Capitalist anarchism doesn't exist. Capitalism is a form of unjust hierarchy (or if you want to stick to the literal meaning of “anarchism”: capitalism is a way to create rulers)

There are capitalist anti-statists, bit being against states isn't sufficient to make you an anarchist for above reasons.

[-] UnderpantsWeevil@lemmy.world 3 points 1 day ago

Capitalism is a form of unjust hierarchy

It's a form of hierarchy through economic accumulation. The problem of justice is in the privative accumulation. When we start the game playing from a stacked deck, only a handful of people ever have an opportunity to accumulate new capital, while the rest of us are bound to serve through debt.

Leveling the playing field allows people to accumulate within their lifetimes, and incentivizes capital development broadly, without allowing intergenerational accumulation to stagnant the system.

But wealth redistribution is incredibly unpopular among the people with the most political capital, necessitating some kind of social or economic revolution to achieve change.

[-] dreadbeef@lemmy.dbzer0.com 3 points 1 day ago* (last edited 1 day ago)

I say co-opt it back to its original leftist roots. I don't mind calling myself a libertarian instead if I'm talking to a right winger who's scared of anarchists and then just say "the socialist kind". It's a conversation starter to introducing a right winger to how one can believe a market free from capitalists (the best kind of free market) is actually not the worst idea ever

[-] Forester@pawb.social 3 points 1 day ago

there are also people like me who are in the middle and think both the left and right have valid economic points and arguments but that authoritarian rule is gross.
Libertarianism is a spectrum just like authoritarianism.

[-] UnderpantsWeevil@lemmy.world 3 points 1 day ago

both the left and right have valid economic points and arguments but that authoritarian rule is gross.

I'm not clear how you have privatization without authoritarianism. Property claims without enforcement aren't worth much.

[-] Forester@pawb.social 2 points 1 day ago* (last edited 1 day ago)

And this is why I am a minarchist ultimately, we know that there must be a monopoly on violence, preferably that would be held by a state of elected peers that can be impeached for transgressions against the public trust. I am 100% personally for protections and social safety nets, a strong system to protect and enrich the lives of citizens so that they can be productive and have better outputs in the long run benefits all of us. And it turns out it's generally cheaper to fix problems then let them fester and rot.

Personally, I would love modern societies bring back banishment as a punishment for being a corrupt official. Imagine if election day lets you vote somebody out of the country for being a huge dick head and a detriment to your life and rights.

[-] UnderpantsWeevil@lemmy.world 1 points 1 day ago* (last edited 1 day ago)

we know that there must be a monopoly on violence

We know what the alternative looks like. pops open a stack of history books on various civil wars

I am 100% personally for protections and social safety nets, a strong system to protect and enrich the lives of citizens so that they can be productive and have better outputs in the long run benefits all of us.

I think that's an easy idea to sell at the top line. But as soon as you get into the messy details, you're going to run into disputes between rival ideologues. And when tensions flare, resources run short, and people panic, those disputes can turn violent... resulting in civil war.
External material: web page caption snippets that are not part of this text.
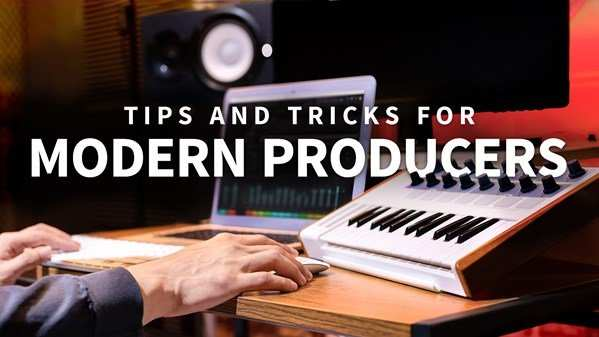 Tips and Tricks for Modern Producers 2020 TUTORiAL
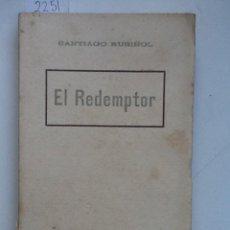 Libros antiguos: EL REDEMPTOR. SANTIAGO RUSIÑOL. Lote 62593848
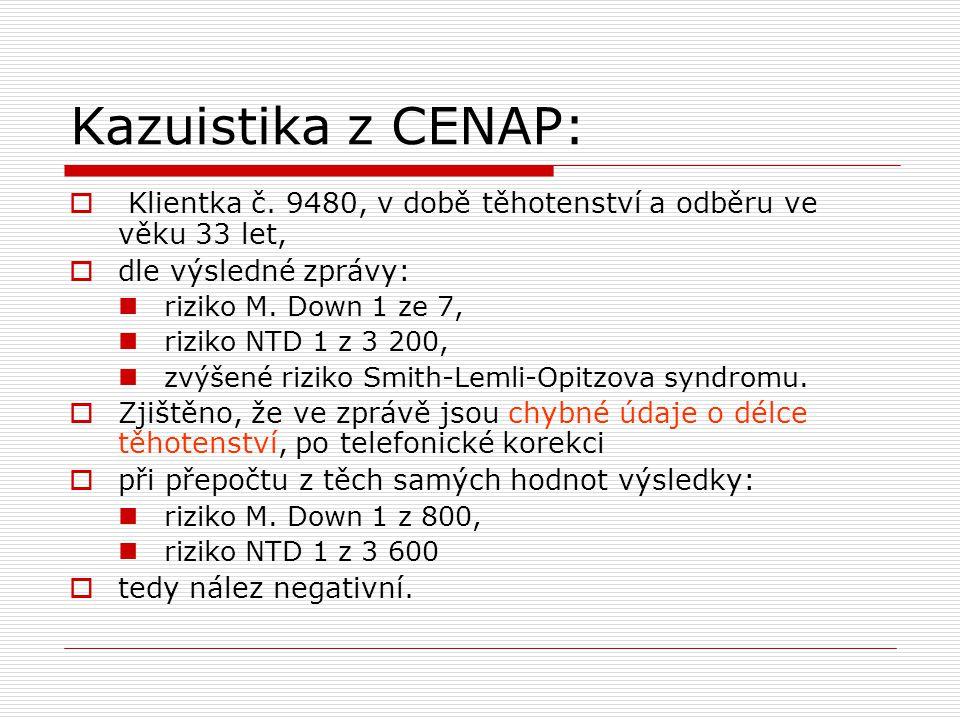 Kazuistika z CENAP: Klientka č. 9480, v době těhotenství a odběru ve věku 33 let, dle výsledné zprávy:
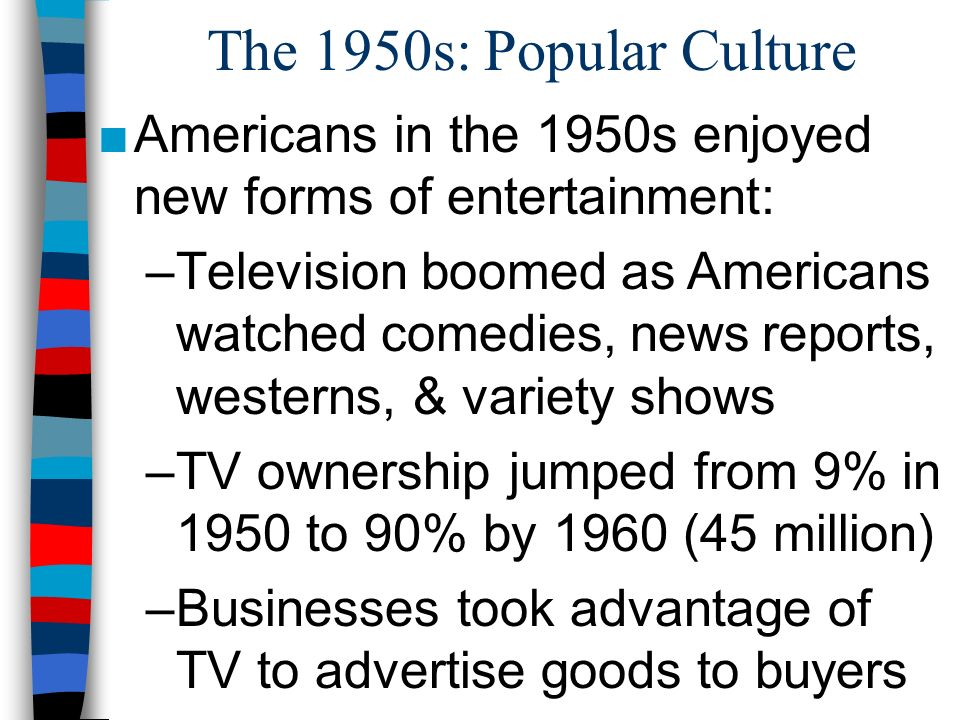 The 1950s: Popular Culture Americans in the 1950s enjoyed new forms of entertainment:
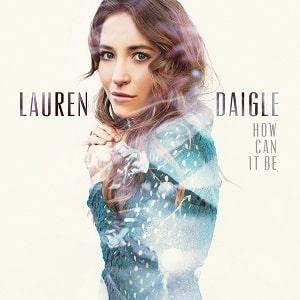 دانلود موزیک ویدیو How Can It Be از Lauren Daigle با زیرنویس فارسی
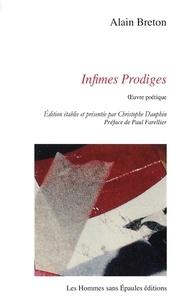 Alain Breton - Infimes Prodiges, Oeuvre poétique.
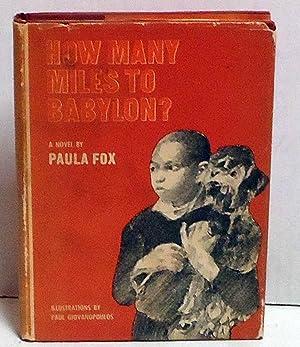 How Many Miles to Babylon?: Fox, Paula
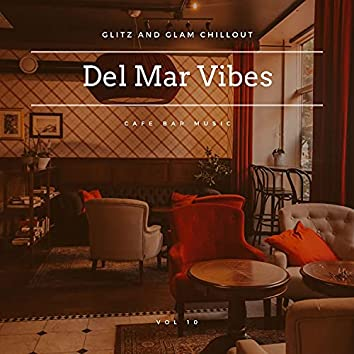 Del Mar Vibes - Glitz And Glam Chillout Cafe Bar Music, Vol 10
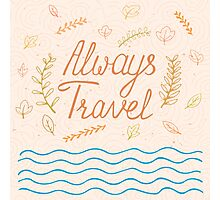 Always travel. Inspirational quote Photographic Print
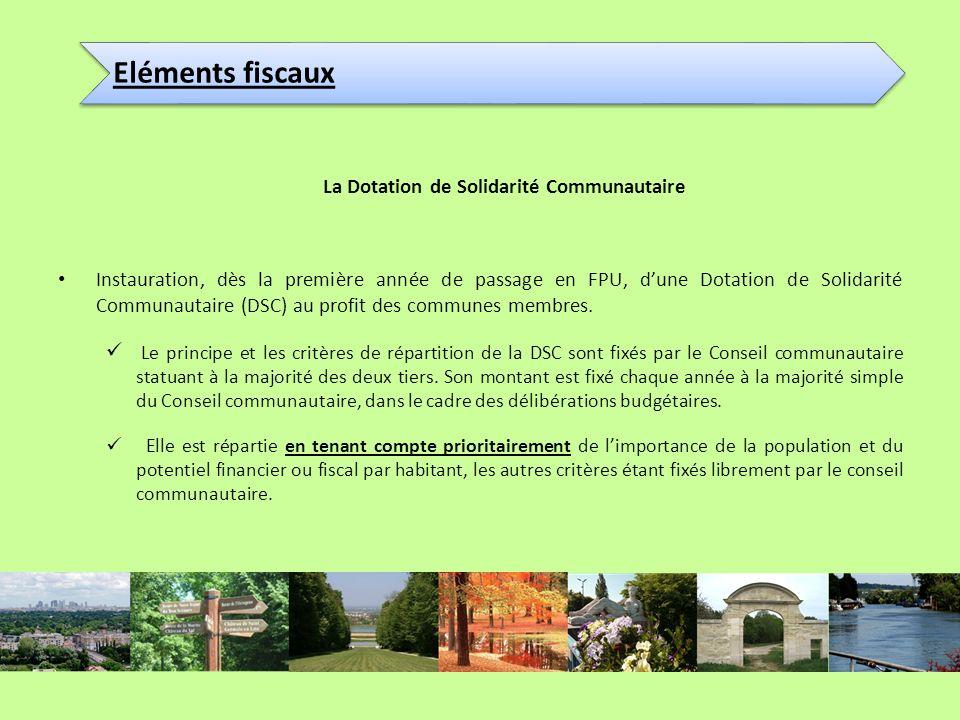 La Dotation de Solidarité Communautaire Instauration, dès la première année de passage en FPU, dune Dotation de Solidarité Communautaire (DSC) au prof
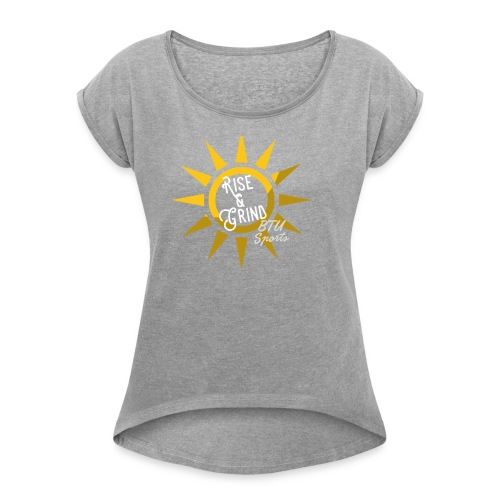 rise and grind - Women's Roll Cuff T-Shirt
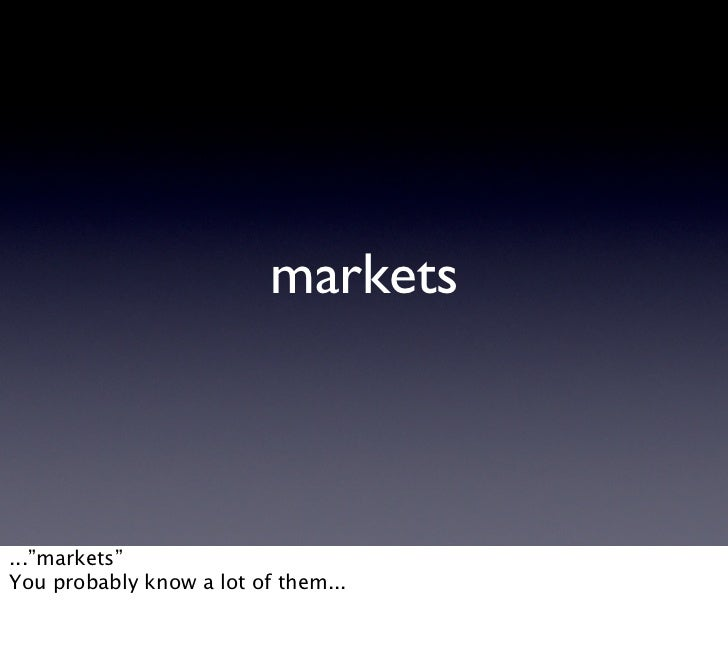 "markets    ...""markets"" You probably know a lot of them..."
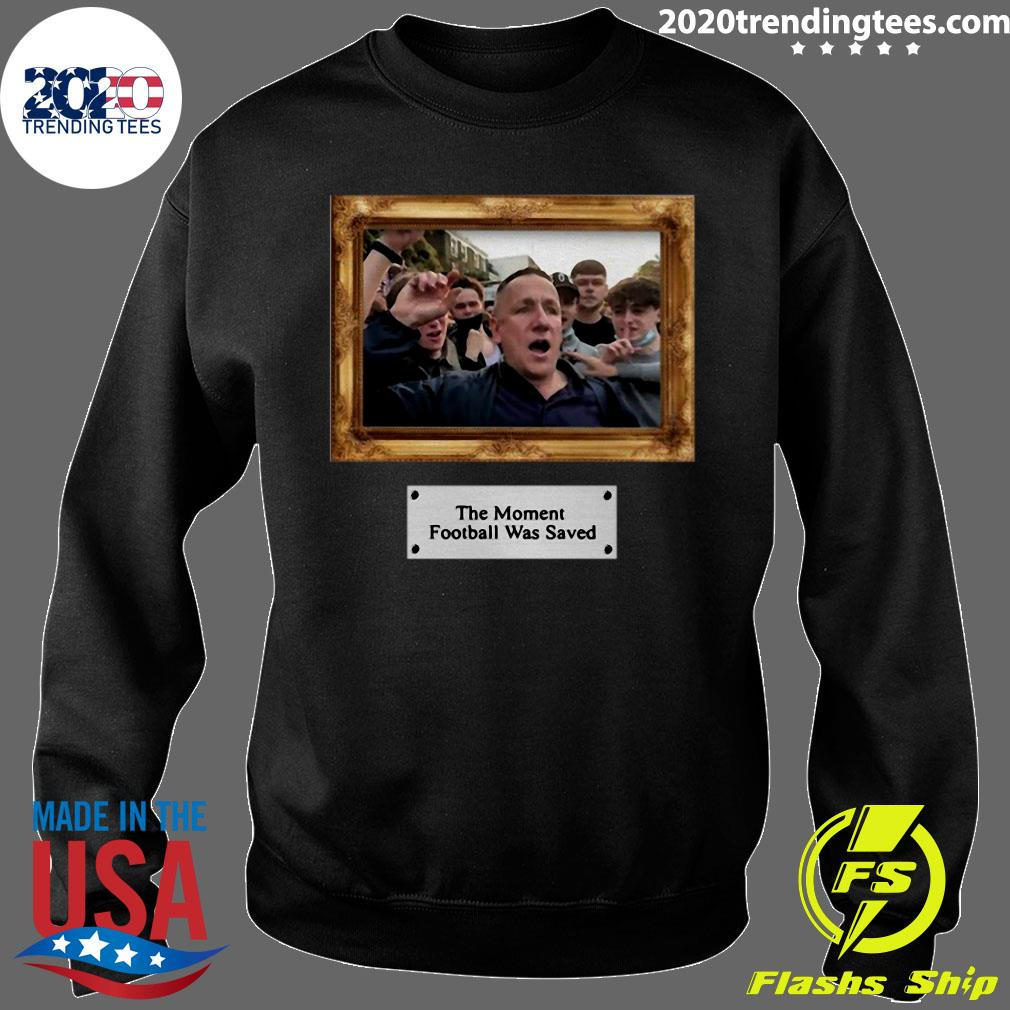 The Moment Football Was Saved Thogden Shirt Sweater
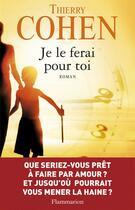 Couverture du livre « Je le ferai pour toi » de Thierry Cohen aux éditions Flammarion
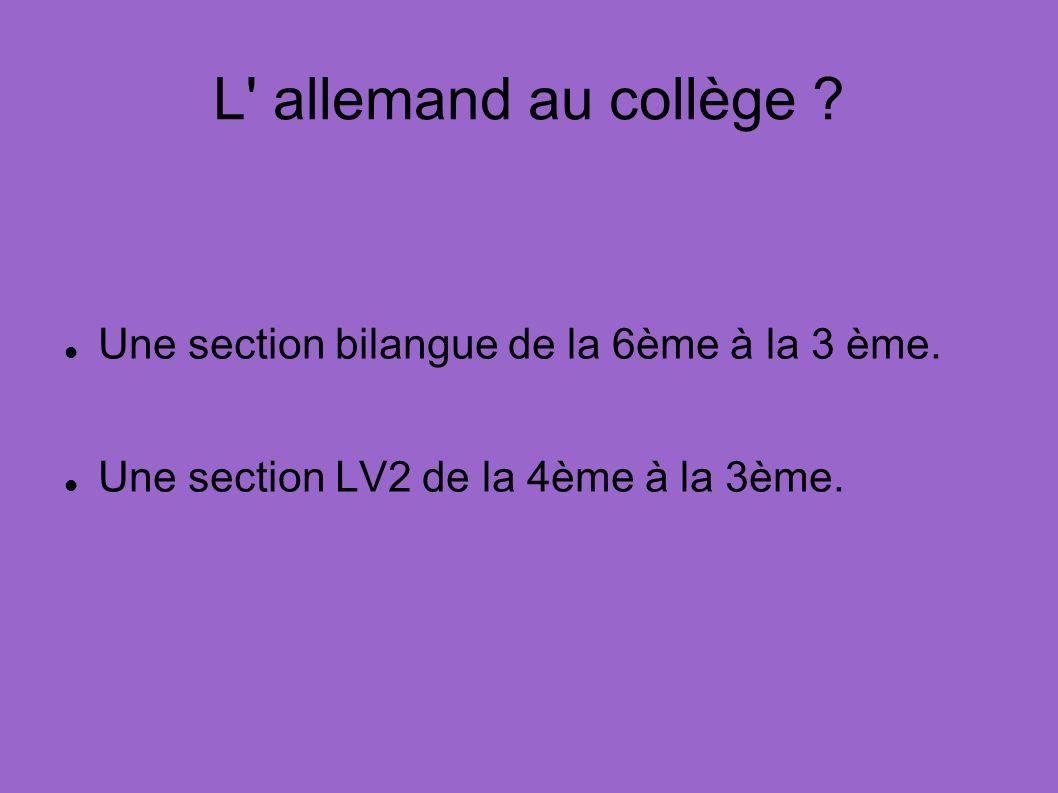 L allemand au collège Une section bilangue de la 6ème à la 3 ème.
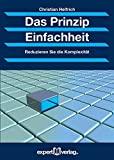 Christian Helfrich: Das Prinzip Einfachheit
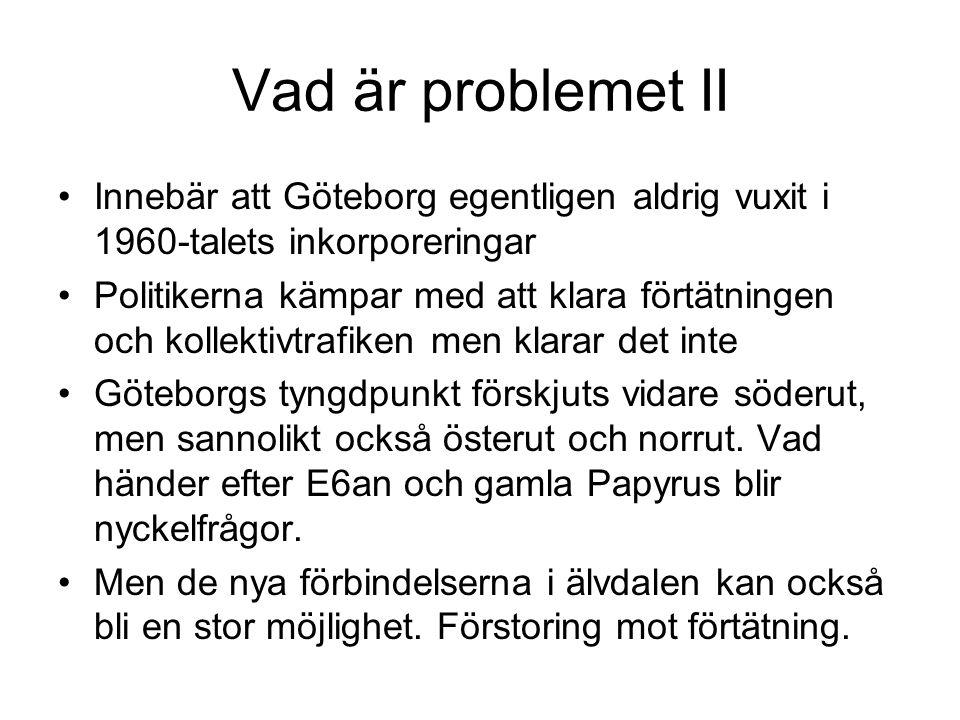 Vad är problemet II Innebär att Göteborg egentligen aldrig vuxit i 1960-talets inkorporeringar.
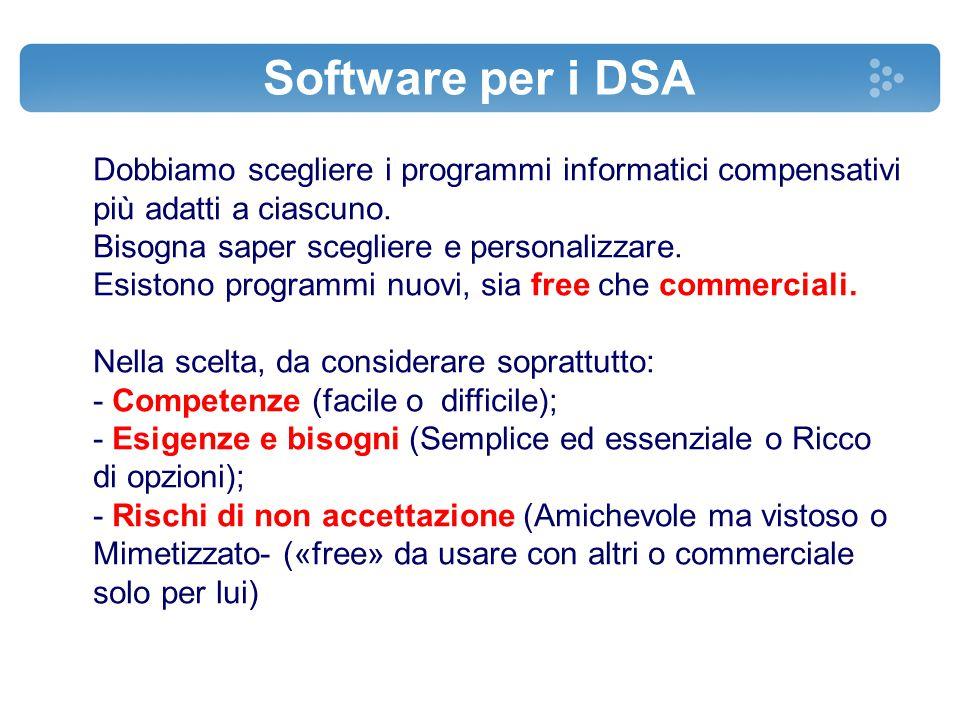 Software per i DSA Dobbiamo scegliere i programmi informatici compensativi più adatti a ciascuno. Bisogna saper scegliere e personalizzare. Esistono p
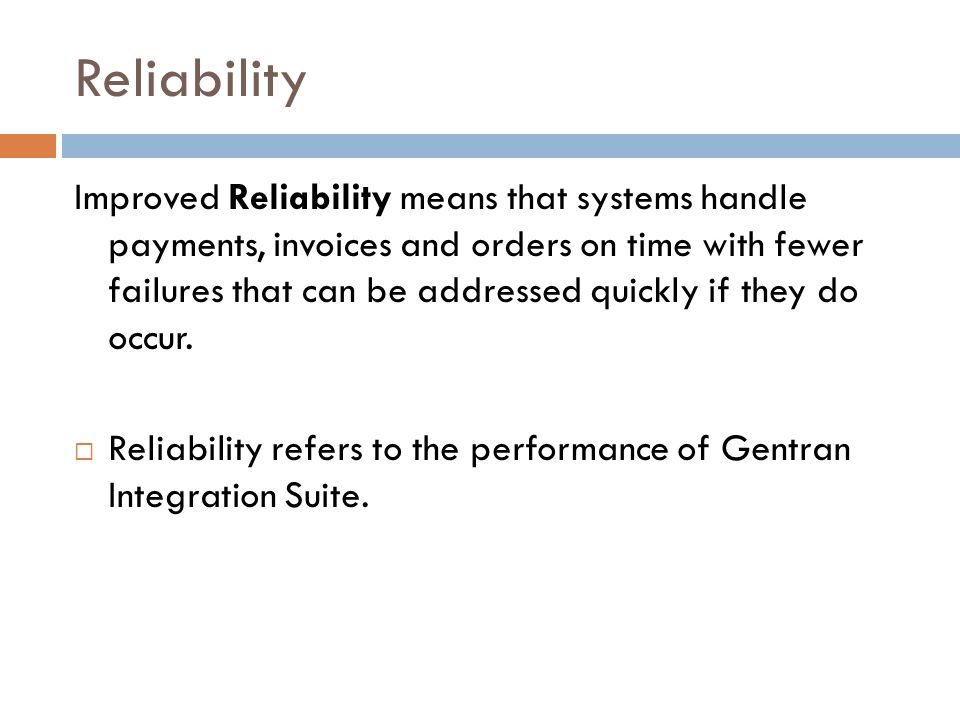 Reliability Improved Reliability means that systems handle payments, invoices and orders on time with fewer failures that can be addressed quickly if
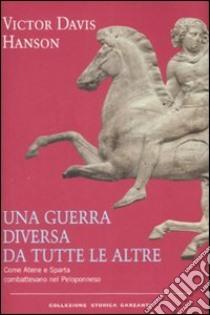 Una guerra diversa da tutte le altre. Come Atene e Sparta combattevano nel Peloponneso libro di Hanson Victor D.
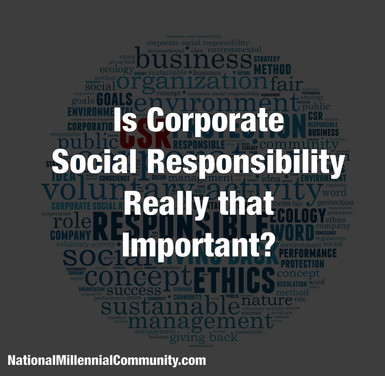 Is Corporate Social Responsibility Really that Important?
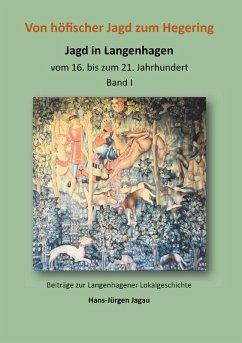 Von höfischer Jagd zum Hegering (eBook, ePUB) - Jagau, Hans-Jürgen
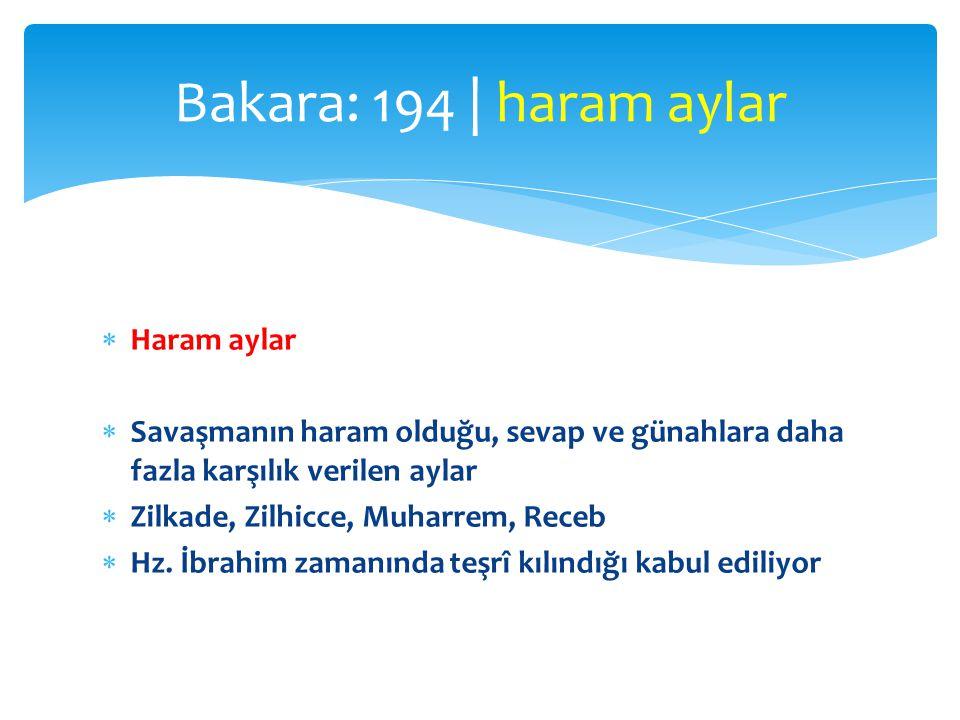 Bakara: 194 | haram aylar Haram aylar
I would argue that the number one job of a state government is to avoid civil war. When you go back to the Spanish Civil War (every ideology nerd's favorite bone to pick) and you talk about the various sides, their ideologues, and their relative successes, what you are ultimately asking is which faction was most successful in ending the war and reestablishing a peaceful order.

Anarchists and Communists love to bicker over who screwed over whom. But the dirty bottom line of it all is that Franco's highly authoritarian bloody-handed military, backed by a host of private profit-motivated interests, brought an end to the chronically unstable Republican Era.

it’s generally cheaper to fix problems then let them fester and rot.

When you're working with limited resources and you have a variety of stakeholders at play, which problems get fixed and which are ignored can often come down to which stakeholders can form a lasting functional coalition.

The problem with authoritarianism as a system of government is that it does a great job of placating a coalition of powerful patrons, stabilizing an erratic popular system through a campaign of military terror. You win the support of capital by making a region profitable. And then you've got a ahem "virtuous" self-reinforcing cycle of profits expanding the scale of resources afforded to the authoritarian state.

Minarchy might be attractive ideologically. But if the system can't stave of domestic conflicts by placating powerful opposed interests, it isn't a system people can participate in safely or sustainably. Nobody wants the job of Minarchist Government Official if they're just going to be the whipping boys for popular discontent.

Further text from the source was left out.